Items from a dataset:

————————

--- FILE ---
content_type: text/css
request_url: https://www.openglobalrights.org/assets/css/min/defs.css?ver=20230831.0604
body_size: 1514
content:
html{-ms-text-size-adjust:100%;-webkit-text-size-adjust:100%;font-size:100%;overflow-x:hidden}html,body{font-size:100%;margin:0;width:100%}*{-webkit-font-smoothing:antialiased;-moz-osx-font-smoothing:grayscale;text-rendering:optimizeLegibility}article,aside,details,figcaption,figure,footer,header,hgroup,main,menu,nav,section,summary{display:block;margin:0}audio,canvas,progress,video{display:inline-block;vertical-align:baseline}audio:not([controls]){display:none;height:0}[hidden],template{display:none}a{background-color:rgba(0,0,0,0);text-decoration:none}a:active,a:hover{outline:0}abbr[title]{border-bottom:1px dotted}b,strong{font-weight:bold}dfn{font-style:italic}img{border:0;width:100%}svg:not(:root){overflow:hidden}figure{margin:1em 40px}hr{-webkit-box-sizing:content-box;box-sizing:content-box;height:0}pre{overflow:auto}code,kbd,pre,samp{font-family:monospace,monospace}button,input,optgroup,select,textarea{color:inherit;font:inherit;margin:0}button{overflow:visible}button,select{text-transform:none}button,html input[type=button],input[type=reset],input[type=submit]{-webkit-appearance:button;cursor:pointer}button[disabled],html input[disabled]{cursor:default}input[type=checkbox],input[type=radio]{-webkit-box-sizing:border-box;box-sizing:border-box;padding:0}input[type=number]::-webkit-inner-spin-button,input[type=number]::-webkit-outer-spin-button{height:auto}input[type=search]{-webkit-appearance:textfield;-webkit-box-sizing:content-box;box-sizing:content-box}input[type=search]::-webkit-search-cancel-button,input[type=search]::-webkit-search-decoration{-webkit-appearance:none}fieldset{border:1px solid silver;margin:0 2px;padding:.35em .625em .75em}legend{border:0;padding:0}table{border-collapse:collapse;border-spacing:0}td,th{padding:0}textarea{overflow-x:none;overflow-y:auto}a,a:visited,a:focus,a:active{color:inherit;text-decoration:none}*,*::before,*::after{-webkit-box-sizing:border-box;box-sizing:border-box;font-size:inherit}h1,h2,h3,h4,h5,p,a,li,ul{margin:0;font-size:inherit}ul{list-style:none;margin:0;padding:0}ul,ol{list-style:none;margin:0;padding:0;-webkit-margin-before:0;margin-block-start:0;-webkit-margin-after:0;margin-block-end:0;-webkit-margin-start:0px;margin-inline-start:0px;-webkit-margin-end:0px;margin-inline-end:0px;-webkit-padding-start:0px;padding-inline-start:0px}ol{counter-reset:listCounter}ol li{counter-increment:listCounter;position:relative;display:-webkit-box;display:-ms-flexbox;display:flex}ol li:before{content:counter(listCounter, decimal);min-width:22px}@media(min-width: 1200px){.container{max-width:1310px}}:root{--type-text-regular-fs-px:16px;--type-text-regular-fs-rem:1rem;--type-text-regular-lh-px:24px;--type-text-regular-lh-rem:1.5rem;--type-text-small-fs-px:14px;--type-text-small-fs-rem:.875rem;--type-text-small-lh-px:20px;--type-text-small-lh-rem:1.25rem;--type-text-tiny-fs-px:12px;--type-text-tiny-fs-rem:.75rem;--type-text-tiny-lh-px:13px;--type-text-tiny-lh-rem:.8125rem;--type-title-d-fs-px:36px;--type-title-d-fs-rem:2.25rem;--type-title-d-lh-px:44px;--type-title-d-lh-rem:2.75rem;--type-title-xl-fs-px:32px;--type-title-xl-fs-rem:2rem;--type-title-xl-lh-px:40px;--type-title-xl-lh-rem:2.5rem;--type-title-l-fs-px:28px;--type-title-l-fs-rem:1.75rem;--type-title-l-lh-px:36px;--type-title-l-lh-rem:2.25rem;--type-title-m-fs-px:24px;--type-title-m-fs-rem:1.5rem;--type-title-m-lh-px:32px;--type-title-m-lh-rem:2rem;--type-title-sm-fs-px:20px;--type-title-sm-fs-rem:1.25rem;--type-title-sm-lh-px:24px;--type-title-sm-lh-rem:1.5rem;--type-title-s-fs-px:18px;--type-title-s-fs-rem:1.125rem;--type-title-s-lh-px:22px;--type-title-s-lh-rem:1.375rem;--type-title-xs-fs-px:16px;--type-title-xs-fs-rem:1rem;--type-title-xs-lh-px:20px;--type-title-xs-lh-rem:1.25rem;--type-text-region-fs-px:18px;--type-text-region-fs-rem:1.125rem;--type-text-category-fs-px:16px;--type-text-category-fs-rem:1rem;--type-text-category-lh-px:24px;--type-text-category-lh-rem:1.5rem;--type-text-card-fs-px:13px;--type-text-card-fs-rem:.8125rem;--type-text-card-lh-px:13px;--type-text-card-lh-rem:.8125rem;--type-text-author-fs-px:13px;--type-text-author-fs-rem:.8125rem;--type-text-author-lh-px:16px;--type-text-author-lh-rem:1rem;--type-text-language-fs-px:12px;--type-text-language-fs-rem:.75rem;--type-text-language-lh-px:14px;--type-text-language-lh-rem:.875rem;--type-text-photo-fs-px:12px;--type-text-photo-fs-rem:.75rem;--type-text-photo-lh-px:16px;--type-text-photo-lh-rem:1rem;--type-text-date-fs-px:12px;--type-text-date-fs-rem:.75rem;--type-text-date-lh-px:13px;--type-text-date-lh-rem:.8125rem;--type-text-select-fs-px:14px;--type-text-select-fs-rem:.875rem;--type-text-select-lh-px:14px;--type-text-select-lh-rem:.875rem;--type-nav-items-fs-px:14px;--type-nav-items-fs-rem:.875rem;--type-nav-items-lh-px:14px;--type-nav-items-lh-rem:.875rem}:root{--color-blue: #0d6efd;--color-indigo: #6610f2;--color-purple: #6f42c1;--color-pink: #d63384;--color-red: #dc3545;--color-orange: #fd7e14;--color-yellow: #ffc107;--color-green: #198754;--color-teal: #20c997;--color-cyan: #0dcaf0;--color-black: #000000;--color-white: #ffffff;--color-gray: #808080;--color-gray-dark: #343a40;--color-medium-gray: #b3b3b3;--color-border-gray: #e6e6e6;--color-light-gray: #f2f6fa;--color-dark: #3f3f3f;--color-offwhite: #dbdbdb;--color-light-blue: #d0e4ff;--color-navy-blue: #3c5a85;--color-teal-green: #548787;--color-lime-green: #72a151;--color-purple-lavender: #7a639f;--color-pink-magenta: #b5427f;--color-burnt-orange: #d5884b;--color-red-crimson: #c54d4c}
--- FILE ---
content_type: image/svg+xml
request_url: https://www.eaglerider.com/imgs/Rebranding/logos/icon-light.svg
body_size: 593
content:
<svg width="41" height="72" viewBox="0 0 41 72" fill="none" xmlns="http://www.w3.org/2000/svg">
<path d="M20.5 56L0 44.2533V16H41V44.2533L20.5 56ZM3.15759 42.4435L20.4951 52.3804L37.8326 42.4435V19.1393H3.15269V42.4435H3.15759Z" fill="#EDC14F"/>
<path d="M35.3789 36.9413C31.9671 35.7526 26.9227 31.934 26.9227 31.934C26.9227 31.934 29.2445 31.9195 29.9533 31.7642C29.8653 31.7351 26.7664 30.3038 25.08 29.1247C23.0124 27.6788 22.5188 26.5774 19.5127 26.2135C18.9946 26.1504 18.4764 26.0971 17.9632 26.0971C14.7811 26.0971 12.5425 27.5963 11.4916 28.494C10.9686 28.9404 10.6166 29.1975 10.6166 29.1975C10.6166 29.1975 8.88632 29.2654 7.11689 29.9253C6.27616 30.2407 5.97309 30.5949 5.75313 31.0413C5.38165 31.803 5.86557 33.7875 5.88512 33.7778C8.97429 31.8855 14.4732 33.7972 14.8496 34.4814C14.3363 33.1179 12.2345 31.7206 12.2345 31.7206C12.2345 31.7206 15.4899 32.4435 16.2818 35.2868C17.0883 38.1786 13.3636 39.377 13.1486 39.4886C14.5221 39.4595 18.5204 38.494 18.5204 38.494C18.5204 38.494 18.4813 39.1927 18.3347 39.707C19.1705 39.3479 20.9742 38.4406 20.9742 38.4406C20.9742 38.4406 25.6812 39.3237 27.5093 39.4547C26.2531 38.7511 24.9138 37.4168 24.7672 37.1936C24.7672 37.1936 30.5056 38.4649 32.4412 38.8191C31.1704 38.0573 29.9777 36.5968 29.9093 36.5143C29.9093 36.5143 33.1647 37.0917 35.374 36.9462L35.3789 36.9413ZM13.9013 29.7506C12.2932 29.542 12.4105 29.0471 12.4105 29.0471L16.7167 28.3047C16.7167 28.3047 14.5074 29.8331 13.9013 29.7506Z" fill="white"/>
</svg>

————————

> Work request
How many lines in the data above hold the word "https"? Answer with the number alone.

> Expected output
2